Интересные орудия, совмещающие в себе небольшой молоток и напильник (в расширенном конце рукояти) полукруглого сечения (рис. 74, 46), применялись в производстве, вероятно, особенно часто ювелирами. Самыми разнообразными мастерами использовались молотки разных размеров и формы. Недаром их так много среди случайных аскизских находок. При разных тонких операциях применяли пинцеты с зажимами. Универсальным орудием продолжали оставаться ножи. В зависимости от назначения они имели разные размеры и форму. В снаряжение всадника входили особые миниатюрные ножички (длиной 2,5—5 см) и штыковидные длинные, узкие ножи боевого назначения (рис. 74, 12, 71). Аскизские ножи часто имеют нависающий вдоль спинки бортик, придающий их сечению Г-образный вид.

Выборка данных:
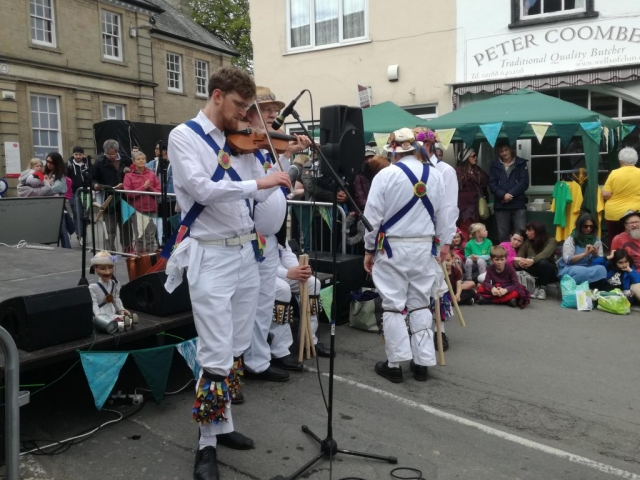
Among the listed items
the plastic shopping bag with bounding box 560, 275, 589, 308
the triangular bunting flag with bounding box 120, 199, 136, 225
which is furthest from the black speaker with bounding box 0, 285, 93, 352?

Задания:
a) Какой длины были миниатюрные ножички из снаряжения всадника, согласно текстовому блоку?
b) Объясните по текстовому блоку, почему среди случайных аскизских находок так много молотков.
c) Пожалуйста, перечислите все виды орудий, которые упоминаются в текстовом блоке.

Ожидаемые ответы:
a) Длиной 2,5—5 см.

b) Молотки разных размеров и формы использовались самыми разнообразными мастерами, поэтому их так много среди случайных аскизских находок.

c) Орудия, совмещающие небольшой молоток и напильник полукруглого сечения; молотки; пинцеты с зажимами; ножи.